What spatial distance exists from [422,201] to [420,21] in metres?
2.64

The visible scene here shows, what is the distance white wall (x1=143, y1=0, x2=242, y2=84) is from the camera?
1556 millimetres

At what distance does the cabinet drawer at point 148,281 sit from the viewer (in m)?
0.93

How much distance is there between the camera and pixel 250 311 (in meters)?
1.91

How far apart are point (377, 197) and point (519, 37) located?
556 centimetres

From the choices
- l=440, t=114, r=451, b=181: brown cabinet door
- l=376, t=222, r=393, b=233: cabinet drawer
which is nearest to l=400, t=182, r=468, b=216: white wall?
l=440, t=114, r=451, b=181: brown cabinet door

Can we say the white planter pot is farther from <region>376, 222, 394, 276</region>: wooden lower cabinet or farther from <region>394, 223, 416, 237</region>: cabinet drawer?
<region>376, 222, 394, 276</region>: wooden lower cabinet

= = =

→ Task details:
Transcribe the listing above line by line, character for character, preserving all coordinates, units, and tags unchanged.

→ Task answer:
What spatial distance exists from [422,201] to [420,21] in metres?
2.64

The visible scene here shows, what is the distance white wall (x1=143, y1=0, x2=242, y2=84) is from the camera?
1556 millimetres

At what distance does the cabinet drawer at point 148,281 sit from the viewer (in m)?
0.93

How much distance is there between the camera and pixel 250 311 (in meters)?
1.91

How far apart are point (377, 197) and point (519, 37) located?
556 centimetres

From the choices
- l=440, t=114, r=451, b=181: brown cabinet door
- l=376, t=222, r=393, b=233: cabinet drawer
which is nearest to l=400, t=182, r=468, b=216: white wall?
l=440, t=114, r=451, b=181: brown cabinet door

Can we say the white planter pot is farther from <region>376, 222, 394, 276</region>: wooden lower cabinet or farther from <region>394, 223, 416, 237</region>: cabinet drawer?
<region>376, 222, 394, 276</region>: wooden lower cabinet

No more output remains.